3. El concepto de zajar no se relaciona sólo con la Redención Futura, sino también con la avodá de la persona en el presente. El servicio a Di-s ahora llevado a la práctica a modo de zajar, proyectará [finalmente a la realidad concreta la Revelación de Di-s Mismo en] la Redención, que estará conectada al nivel de zajar. Este estilo de avodá [–a modo de zajar, es decir, desplegando la faceta “masculina” que toda persona, hombre y mujer, posee-] está [descrito] en la Guemará [al enfatizar que] “la naturaleza del hombre es conquistar, subyugar”. Así, el judío debe actuar con firmeza, con el vigor característico de la “faceta masculina” que por naturaleza “conquista”.

[Este modo de servir a Di-s es la base y fundamento del servicio para todo hombre y mujer judío,] así comienza el Shulján Aruj (Código Judío de Leyes): “El individuo debe sobreponerse a sí mismo como un león y no avergonzarse de los que se burlan de él”. Con esta clase de avodá traeremos la Redención.

4. Este mismo principio es aludido también en uno de los versículos siguientes de la Sección Semanal: “y en el octavo día su prepucio será circuncidado”. La avodá a modo de zajar conlleva a “el octavo día”: [esto significa que] todos los aspectos de la Inclinación al Mal –el Ietzer Hará– (con todos los siete nombres con que es denominada, incluyendo “el incircunciso”), serán eliminados.
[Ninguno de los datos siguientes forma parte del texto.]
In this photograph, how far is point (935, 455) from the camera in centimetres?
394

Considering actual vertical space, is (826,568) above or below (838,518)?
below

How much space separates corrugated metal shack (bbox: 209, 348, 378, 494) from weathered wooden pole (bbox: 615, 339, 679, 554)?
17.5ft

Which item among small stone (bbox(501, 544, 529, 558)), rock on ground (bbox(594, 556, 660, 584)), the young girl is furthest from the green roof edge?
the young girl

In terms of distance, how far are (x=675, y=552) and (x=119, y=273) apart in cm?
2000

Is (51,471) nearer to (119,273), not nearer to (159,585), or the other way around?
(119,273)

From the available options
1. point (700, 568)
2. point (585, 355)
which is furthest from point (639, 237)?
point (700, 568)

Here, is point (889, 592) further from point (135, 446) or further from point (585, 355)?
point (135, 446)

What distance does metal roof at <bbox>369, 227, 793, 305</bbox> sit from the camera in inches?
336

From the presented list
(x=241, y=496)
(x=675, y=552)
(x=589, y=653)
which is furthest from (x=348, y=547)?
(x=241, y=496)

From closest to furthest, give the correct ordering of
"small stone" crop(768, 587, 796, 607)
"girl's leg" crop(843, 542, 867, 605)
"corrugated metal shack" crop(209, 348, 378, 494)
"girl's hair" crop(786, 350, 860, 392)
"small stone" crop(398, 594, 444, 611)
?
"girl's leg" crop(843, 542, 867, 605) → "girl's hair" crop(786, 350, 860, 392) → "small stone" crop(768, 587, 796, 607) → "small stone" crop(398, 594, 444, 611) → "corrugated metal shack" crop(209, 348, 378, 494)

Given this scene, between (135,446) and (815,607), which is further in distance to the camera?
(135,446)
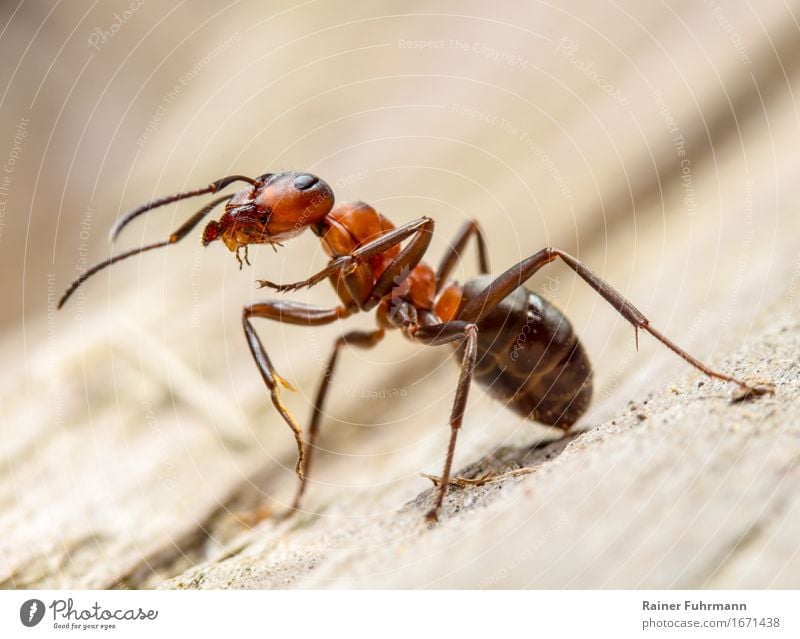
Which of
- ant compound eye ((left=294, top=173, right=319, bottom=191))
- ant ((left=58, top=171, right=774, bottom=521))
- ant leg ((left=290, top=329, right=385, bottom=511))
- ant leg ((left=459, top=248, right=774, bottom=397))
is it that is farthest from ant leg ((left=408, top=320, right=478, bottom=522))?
ant compound eye ((left=294, top=173, right=319, bottom=191))

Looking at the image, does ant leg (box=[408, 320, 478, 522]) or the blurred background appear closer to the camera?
ant leg (box=[408, 320, 478, 522])

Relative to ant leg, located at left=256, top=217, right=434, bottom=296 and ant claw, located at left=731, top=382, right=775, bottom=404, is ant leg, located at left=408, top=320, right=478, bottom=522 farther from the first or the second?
ant claw, located at left=731, top=382, right=775, bottom=404

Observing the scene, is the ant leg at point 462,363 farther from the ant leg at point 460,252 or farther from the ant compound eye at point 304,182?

Se producirá la milá –circuncisión- [espiritual del corazón del hombre y de la creación toda,] pues se eliminará el velo que oculta a [la Revelación de Luz representada por las Letras] Iud-
Hei
[del Nombre Inefable de Di-s]. Este velo pertenece a la kelipá de Amalek, pues está dicho que el Nombre Divino [de las Cuatro Letras] no estará íntegro hasta tanto la descendencia de Amalek sea exterminada. Y la acción de “Circuncidarán el prepucio de vuestro corazón” [por parte del hombre] es lo que causará que “Dios, tu Dios, circuncidará tu corazón y el corazón de tus hijos”, con la llegada de nuestro justo Mashíaj.